[Some records]
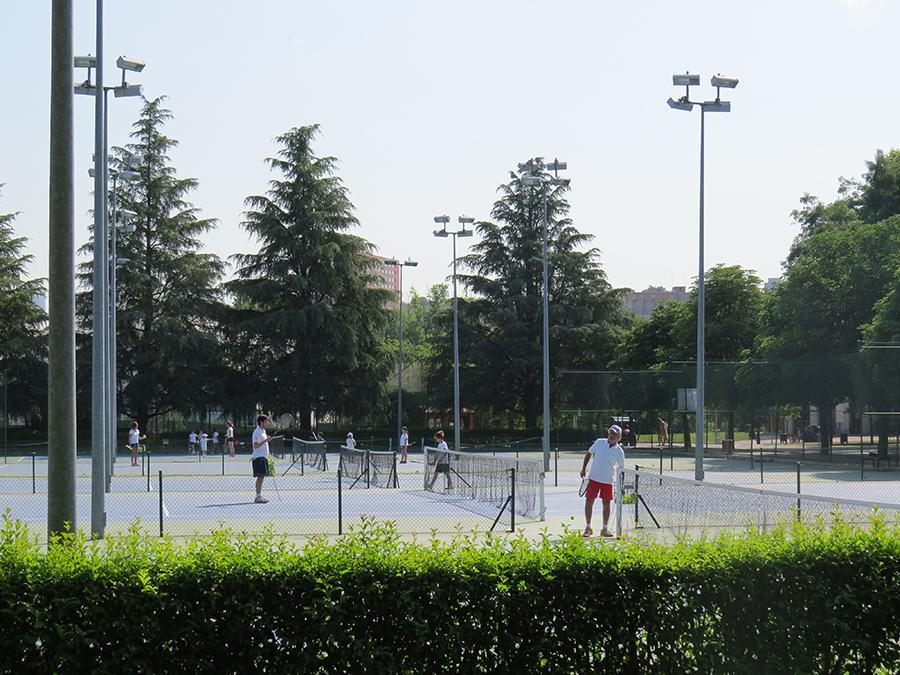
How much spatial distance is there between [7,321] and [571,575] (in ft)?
230

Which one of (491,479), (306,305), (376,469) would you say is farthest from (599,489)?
(306,305)

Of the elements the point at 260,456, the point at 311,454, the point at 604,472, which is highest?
the point at 604,472

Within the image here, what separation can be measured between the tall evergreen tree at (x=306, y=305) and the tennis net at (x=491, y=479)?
40356 millimetres

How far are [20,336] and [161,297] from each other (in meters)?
8.61

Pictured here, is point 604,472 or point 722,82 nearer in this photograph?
point 604,472

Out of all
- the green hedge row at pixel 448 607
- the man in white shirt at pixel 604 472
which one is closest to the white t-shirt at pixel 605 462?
the man in white shirt at pixel 604 472

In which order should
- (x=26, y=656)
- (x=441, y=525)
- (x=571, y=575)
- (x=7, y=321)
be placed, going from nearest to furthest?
(x=26, y=656), (x=571, y=575), (x=441, y=525), (x=7, y=321)

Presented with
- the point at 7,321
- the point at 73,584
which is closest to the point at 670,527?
the point at 73,584

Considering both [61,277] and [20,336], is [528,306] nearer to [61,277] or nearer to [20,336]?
[20,336]

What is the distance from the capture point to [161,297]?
2864 inches

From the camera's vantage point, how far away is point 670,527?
1305cm

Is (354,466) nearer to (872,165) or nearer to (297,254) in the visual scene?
(297,254)

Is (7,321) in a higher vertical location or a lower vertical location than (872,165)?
lower

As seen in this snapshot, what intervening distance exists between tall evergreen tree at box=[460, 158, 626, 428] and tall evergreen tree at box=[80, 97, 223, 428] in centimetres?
1640
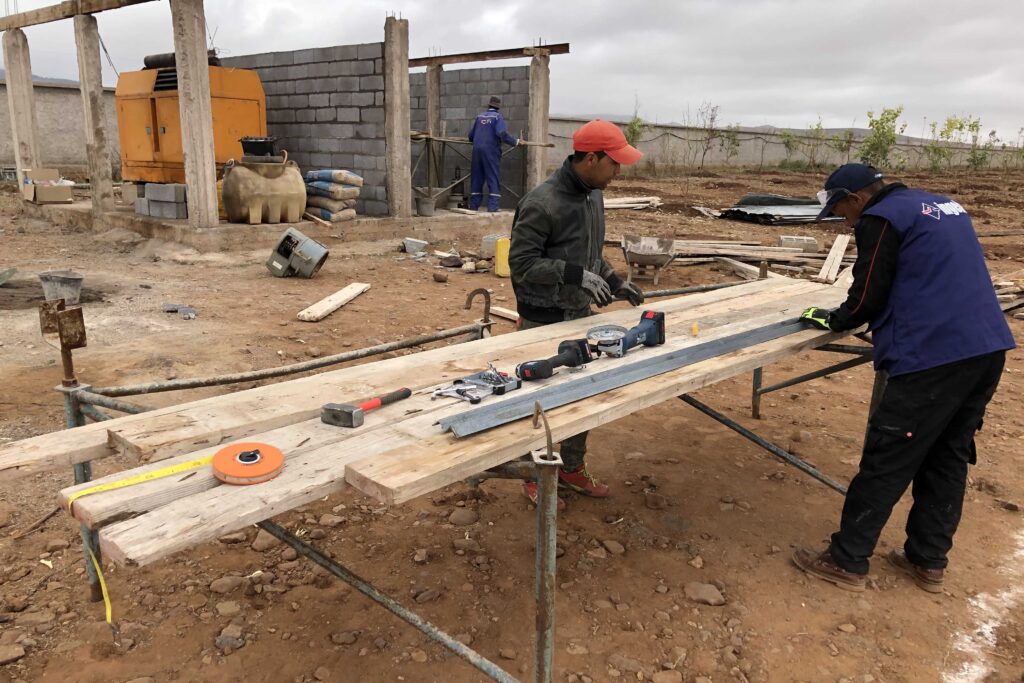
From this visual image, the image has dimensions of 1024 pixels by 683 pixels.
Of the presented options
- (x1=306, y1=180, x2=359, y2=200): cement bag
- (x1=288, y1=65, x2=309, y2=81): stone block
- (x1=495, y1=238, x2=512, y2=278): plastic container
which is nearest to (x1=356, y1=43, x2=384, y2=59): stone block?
(x1=288, y1=65, x2=309, y2=81): stone block

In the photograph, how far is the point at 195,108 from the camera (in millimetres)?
9016

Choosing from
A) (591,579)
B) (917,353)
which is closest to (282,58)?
(591,579)

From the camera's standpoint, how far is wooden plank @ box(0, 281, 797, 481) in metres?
1.94

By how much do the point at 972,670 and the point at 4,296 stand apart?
8.22 meters

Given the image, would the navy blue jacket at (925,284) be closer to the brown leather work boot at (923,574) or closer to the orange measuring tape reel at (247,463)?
the brown leather work boot at (923,574)

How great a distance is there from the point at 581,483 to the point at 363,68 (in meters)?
8.60

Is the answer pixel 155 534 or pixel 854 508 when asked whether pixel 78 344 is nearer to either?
pixel 155 534

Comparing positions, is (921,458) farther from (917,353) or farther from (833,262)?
(833,262)

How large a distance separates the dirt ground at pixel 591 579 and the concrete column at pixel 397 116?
5.79 metres

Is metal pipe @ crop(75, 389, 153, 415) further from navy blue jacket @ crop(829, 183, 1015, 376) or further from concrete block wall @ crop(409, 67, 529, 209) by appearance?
concrete block wall @ crop(409, 67, 529, 209)

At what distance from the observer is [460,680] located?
2.61 metres

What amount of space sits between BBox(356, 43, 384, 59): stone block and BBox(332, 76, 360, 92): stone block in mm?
347

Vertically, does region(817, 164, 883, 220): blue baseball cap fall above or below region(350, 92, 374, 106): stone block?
below

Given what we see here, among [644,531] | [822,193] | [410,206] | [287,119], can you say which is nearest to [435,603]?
[644,531]
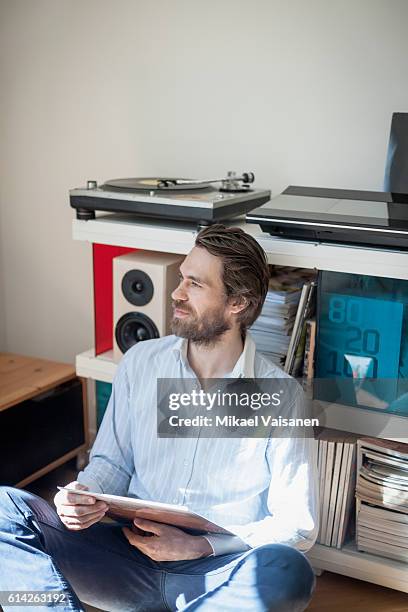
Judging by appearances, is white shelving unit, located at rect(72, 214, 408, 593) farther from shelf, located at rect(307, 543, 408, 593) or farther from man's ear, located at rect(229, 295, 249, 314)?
man's ear, located at rect(229, 295, 249, 314)

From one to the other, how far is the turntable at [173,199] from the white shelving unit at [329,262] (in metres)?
0.05

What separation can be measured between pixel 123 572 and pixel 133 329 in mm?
740

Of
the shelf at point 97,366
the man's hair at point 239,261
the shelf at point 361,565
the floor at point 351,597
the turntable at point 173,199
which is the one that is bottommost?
the floor at point 351,597

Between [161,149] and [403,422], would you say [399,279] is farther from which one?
[161,149]

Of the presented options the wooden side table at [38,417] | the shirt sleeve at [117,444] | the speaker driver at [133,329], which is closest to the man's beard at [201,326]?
the shirt sleeve at [117,444]

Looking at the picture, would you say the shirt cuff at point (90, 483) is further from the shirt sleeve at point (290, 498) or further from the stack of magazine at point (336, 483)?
the stack of magazine at point (336, 483)

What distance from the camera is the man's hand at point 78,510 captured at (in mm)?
1550

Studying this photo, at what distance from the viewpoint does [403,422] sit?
1858mm

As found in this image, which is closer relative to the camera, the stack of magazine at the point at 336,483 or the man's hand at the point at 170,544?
the man's hand at the point at 170,544

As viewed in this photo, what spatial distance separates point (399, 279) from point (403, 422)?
1.15 feet

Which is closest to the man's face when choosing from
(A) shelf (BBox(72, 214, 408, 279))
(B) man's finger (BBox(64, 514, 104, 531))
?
(A) shelf (BBox(72, 214, 408, 279))

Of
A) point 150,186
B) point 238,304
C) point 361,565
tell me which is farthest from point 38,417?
point 361,565

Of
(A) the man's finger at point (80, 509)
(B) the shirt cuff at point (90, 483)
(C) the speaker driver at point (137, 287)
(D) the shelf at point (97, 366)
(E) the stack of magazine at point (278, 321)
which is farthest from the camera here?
(D) the shelf at point (97, 366)

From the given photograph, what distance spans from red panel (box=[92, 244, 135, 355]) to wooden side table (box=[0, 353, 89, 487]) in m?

[Exercise aim]
Extract and reproduce without change every line from the one containing "Comparing positions, is" through the one containing "2.61 metres", inclusive.

[Written solution]
Comparing positions, is (921,458) farther from (917,353) or farther from (833,262)?
(833,262)

How large a distance separates the dirt ground at pixel 591 579 and the concrete column at pixel 397 116?
5.79 metres

Is metal pipe @ crop(75, 389, 153, 415) further from navy blue jacket @ crop(829, 183, 1015, 376) or further from concrete block wall @ crop(409, 67, 529, 209) by appearance?
concrete block wall @ crop(409, 67, 529, 209)

At what distance from the observer is [460,680] located?
2.61 metres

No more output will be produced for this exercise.